しかし、哲学者である以上、当然のことながらナンシーは可能なかぎり巨視的な視座を提示しようともする。コロナ禍において問われているのは、手に負えない状況を自分自身の手で作り出し、そこから一向に抜け出せなくなっている「あまりに人間的な」人間のあり方であり、その背後には過剰なまでの「相互接続」が存在しているのだ、と。こう語るナンシーの語調は、一見すると悲観的なものに思えるが、本書のいたるところに現状を突破するための開口部が穿たれていることを見逃してはならない。

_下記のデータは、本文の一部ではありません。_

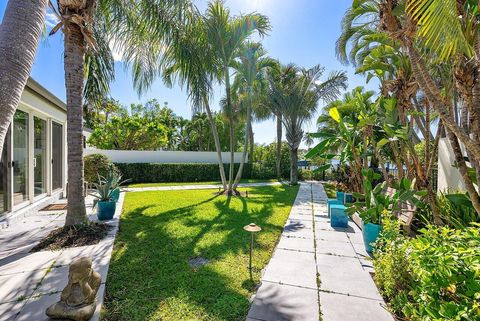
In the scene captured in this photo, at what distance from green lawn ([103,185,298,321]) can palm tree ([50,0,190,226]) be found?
5.86ft

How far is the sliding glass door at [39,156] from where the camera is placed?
24.5 ft

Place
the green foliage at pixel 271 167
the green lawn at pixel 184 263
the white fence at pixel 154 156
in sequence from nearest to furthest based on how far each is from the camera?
1. the green lawn at pixel 184 263
2. the white fence at pixel 154 156
3. the green foliage at pixel 271 167

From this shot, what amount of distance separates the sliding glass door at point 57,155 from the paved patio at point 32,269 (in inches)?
151

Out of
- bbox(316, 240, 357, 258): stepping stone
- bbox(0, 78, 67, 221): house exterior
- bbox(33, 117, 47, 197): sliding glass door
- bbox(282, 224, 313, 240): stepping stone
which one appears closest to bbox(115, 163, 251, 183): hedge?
bbox(0, 78, 67, 221): house exterior

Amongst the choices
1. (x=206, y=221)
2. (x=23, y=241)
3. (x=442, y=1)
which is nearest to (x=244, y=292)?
(x=206, y=221)

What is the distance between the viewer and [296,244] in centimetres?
490

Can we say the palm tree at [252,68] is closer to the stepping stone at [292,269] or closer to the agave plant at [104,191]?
the agave plant at [104,191]

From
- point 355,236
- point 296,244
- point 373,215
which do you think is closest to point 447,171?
point 355,236

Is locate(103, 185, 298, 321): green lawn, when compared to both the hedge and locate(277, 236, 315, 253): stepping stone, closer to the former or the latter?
locate(277, 236, 315, 253): stepping stone

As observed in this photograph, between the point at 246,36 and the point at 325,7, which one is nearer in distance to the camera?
the point at 325,7

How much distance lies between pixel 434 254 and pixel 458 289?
0.91ft

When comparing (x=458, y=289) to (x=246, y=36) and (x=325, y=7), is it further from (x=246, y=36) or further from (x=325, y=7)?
(x=246, y=36)

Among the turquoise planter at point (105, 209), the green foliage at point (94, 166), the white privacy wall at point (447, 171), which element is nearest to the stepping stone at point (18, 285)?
the turquoise planter at point (105, 209)

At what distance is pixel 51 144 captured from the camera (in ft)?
28.2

そこで鍵となっているのが、「理由がないこと」や「土台のない状態」である。パンデミックはいかなる計算や予測によっても把握できない不確実性の前にひとを立たせるわけだが、それは同時に究極的な保証の不在という人間の生の深部へとまなざしを向けるチャンスでもある。安心を与える保証に飛びつくことなく、不確実性に同意するような生を生きるという結論は、予測された数字を絶対視したり、安手の陰謀論が流行したりする現状からすれば、見かけほど簡単なものではないだろう。しかし他方で、不確実性を織り込んだ生の実践として挙げられている例(芸術、思考、愛、歌など)が、けっして突飛なものではないこともたしかだ。本書は、コロナ禍においていま一度こうした行為に目を向け、不確実性を前にした生がどのようなものであるか再考を迫るとともに、ナンシー自身がいかにしてそのような生を生きたのかを物語る唯一無二の証言となっている。